→ Übungsaufgaben:
1. Gib aus dem Artikel über Falschparker in Ladezonen alles von „Kölner InnenstadtGroßer Ärger“ bis hinunter zu „für ein Anmeldesystem.“ wörtlich wieder.
2. Beantworte anhand des Artikels über Falschparker in Ladezonen diese Fragen:
(a) Welcher Partei gehört Andreas Hupke an?
(b) An welchem Platz liegt die Ladezone, die er jeden Tag sieht?
(c) Was will Hupke anstelle der alleinigen Bestreifung durch Politessen?

→ Vorliegender Text:

>>>>

Kölner InnenstadtGroßer Ärger um viele Falschparker in Ladezonen
Köln – Er sagt es mit geballter Faust: „Das System ist gescheitert. Es ist am Ende“, platzt es aus Andreas Hupke (Grüne), Bezirksbürgermeister in der Innenstadt, heraus. Nein, der Grünenpolitiker, der gerne auch mal für revolutionäre Ansätze zu haben ist, mein nicht das große Ganze, er meint die Ladezonen. Eine, am Rathenauplatz, hat er täglich vor Augen. „Zugeparkt. Die ist immer zugeparkt.“ Selbst härteste Restriktionen würden nicht helfen. „Der Abschleppwagen ist noch nicht um die Ecke, da steht der Nächste schon dort.“ Hupke fordert nicht weniger als einen Systemwechsel. Weg von der alleinigen Bestreifung durch Politessen, hin zu einer smarten App für ein Anmeldesystem.

<<<<

→ Vorhandenes Material:

>>>>

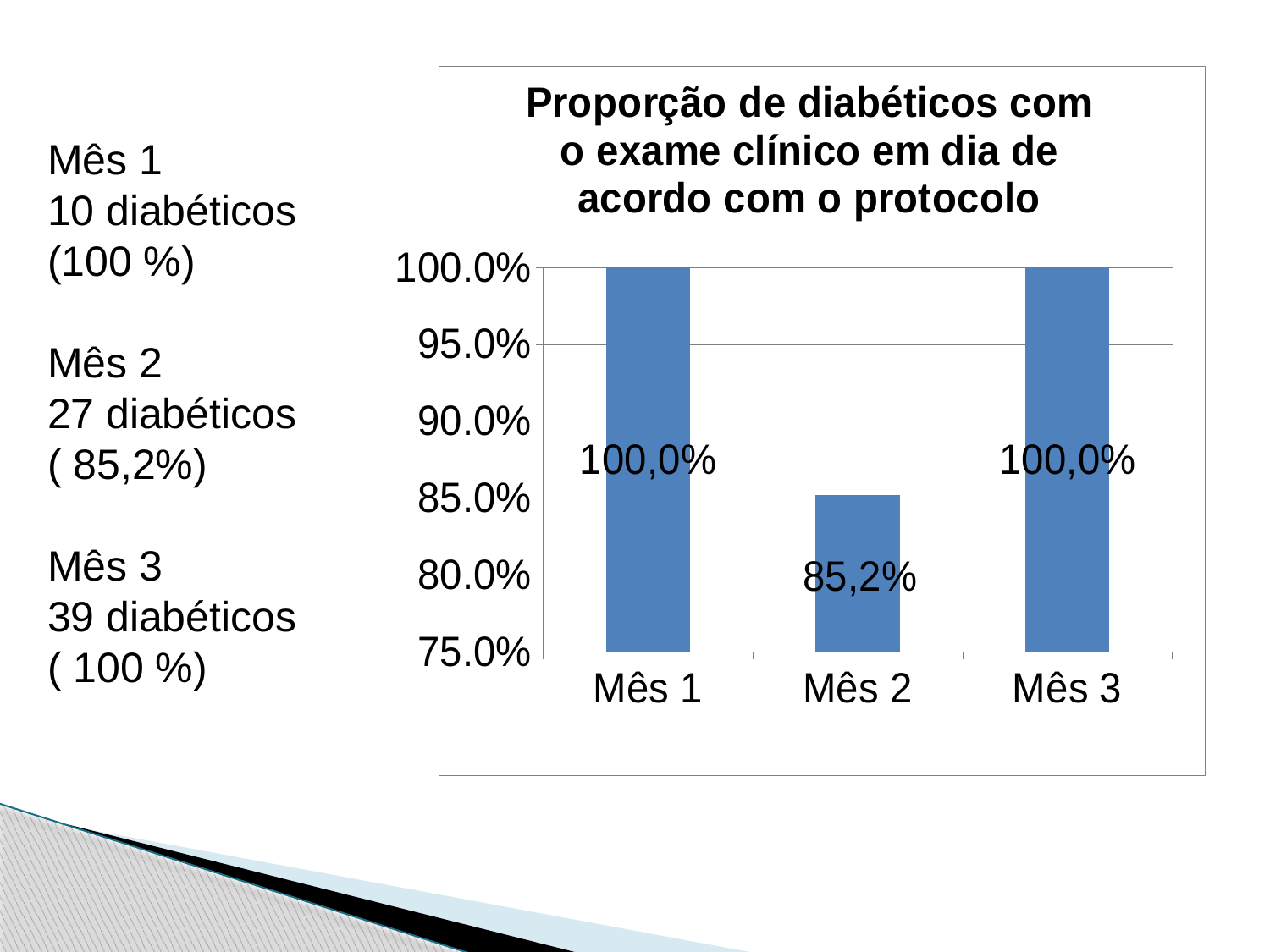
Which month has the lowest value? Mês 2 What is the title of the chart? Proporção de diabéticos com o exame clínico em dia de acordo com o protocolo How many months are shown on the x axis? 3 Does the value rise or fall from Mês 2 to Mês 3? rise What is the value for Mês 2? 85,2% What is the value for Mês 3? 100,0% Is the value for Mês 2 greater or less than 90.0%? less What is the value for Mês 1? 100,0% What is the lowest value shown on the y axis? 75.0% Which is larger, the value for Mês 2 or the value for Mês 3? Mês 3 What kind of chart is shown? bar chart What is the difference between the values for Mês 1 and Mês 2? 14,8%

<<<<

→ Lösungen:
1.
Kölner InnenstadtGroßer Ärger um viele Falschparker in Ladezonen
Köln – Er sagt es mit geballter Faust: „Das System ist gescheitert. Es ist am Ende“, platzt es aus Andreas Hupke (Grüne), Bezirksbürgermeister in der Innenstadt, heraus. Nein, der Grünenpolitiker, der gerne auch mal für revolutionäre Ansätze zu haben ist, mein nicht das große Ganze, er meint die Ladezonen. Eine, am Rathenauplatz, hat er täglich vor Augen. „Zugeparkt. Die ist immer zugeparkt.“ Selbst härteste Restriktionen würden nicht helfen. „Der Abschleppwagen ist noch nicht um die Ecke, da steht der Nächste schon dort.“ Hupke fordert nicht weniger als einen Systemwechsel. Weg von der alleinigen Bestreifung durch Politessen, hin zu einer smarten App für ein Anmeldesystem.

2.
(a) Den Grünen.
(b) Am Rathenauplatz.
(c) Eine smarte App für ein Anmeldesystem.